Carotid Artery Stenting
Traditional treatment for high-grade asymptomatic and symptomatic carotid artery stenosis has been carotid endarterectomy (CEA). Carotid endarterectomy is a procedure that involves exposing the carotid artery and removing plaque from the carotid bulb and internal carotid artery through a neck cut. Minimally invasive procedures have progressed in vascular surgery, as they have in many other surgical fields throughout time. Smaller cuts, less postoperative discomfort, a lower risk of postoperative wound problems, and a shorter hospital stay are all advantages of these procedures. One such procedure is carotid artery stenting (CAS), which can be done via a transfemoral or transcarotid route.
Anatomy and Physiology
The aortic arch (left) or the brachiocephalic trunk (right) give rise to the common carotid artery.
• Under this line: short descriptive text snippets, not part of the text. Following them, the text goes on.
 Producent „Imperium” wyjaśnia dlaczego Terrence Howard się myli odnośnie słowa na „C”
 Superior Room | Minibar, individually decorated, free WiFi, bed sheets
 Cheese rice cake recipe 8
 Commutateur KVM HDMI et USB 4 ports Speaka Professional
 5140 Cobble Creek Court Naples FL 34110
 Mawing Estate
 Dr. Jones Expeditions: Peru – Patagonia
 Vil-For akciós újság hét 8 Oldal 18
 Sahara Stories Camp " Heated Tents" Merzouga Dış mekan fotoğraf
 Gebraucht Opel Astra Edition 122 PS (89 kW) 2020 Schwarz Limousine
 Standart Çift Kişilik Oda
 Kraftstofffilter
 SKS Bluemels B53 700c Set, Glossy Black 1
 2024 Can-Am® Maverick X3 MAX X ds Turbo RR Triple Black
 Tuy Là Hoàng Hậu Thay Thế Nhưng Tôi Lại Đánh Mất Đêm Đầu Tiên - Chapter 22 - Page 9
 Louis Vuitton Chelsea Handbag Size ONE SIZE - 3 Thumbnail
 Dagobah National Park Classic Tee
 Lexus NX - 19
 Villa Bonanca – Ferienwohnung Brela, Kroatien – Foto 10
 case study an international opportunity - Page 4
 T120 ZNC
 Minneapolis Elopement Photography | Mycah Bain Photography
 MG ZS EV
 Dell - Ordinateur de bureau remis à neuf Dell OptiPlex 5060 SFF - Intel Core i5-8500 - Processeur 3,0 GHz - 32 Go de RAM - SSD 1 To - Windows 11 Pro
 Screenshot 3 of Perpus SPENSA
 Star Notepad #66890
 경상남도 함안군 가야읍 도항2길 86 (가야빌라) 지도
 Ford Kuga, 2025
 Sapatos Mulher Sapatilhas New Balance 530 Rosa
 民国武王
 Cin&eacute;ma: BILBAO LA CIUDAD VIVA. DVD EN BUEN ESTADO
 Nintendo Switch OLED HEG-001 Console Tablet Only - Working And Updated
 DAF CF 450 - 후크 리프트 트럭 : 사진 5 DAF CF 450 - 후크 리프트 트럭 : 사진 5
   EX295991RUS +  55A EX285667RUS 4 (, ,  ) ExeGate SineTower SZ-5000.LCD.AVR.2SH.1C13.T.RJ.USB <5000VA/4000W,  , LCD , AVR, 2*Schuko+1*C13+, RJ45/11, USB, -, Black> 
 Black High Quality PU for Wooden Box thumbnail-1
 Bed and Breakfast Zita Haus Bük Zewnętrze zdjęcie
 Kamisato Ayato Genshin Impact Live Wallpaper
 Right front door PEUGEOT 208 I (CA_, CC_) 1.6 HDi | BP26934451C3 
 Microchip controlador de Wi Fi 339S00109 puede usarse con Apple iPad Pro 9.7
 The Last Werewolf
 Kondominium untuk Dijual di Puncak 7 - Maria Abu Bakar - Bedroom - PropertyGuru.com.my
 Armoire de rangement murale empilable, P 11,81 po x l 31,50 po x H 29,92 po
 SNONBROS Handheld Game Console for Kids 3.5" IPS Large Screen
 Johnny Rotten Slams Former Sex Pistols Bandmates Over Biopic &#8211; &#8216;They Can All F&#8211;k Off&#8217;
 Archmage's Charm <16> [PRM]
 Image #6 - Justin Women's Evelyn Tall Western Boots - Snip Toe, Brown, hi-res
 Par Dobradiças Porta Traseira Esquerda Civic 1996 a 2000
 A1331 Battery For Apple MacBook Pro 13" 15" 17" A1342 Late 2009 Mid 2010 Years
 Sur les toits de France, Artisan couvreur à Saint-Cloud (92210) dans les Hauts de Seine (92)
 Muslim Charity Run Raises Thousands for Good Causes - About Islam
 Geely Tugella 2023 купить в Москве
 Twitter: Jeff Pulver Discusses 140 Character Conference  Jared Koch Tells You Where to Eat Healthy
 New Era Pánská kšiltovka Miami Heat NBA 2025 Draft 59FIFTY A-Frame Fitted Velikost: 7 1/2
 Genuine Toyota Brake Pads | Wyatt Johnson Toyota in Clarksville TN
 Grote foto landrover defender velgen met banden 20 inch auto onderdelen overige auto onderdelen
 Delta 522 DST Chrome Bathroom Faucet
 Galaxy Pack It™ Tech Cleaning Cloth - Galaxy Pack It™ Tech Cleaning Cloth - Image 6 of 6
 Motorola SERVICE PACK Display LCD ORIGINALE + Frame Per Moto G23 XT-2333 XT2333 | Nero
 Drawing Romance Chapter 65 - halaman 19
It is divided into two carotid arteries: internal and external carotid. The external carotid artery supplies blood to the face, scalp, and neck, whereas the internal carotid artery supplies blood to the brain. At various points, the internal and external carotid arteries develop collaterals. In the event that either artery becomes clogged, this is useful for maintaining blood flow through collateral circulation. There are three distinct anatomic forms of the aortic arch. To make things easier, an imagined horizontal line is marked through the top of the aortic arch and imagined parallel lines are made to compare the origins of the great vessels emerging off the arch. All great vessels begin near the imaginary horizontal line drawn through the top of the aortic arch in a type 1 arch. A type 2 aortic arch is defined by the origins of all major vessels falling within the second parallel line. The sources of all major vessels lie within the third parallel line for a type 3 aortic arch. The angulation of the aortic arch, as it relates to the type of aortic arch, has a significant impact on CAS.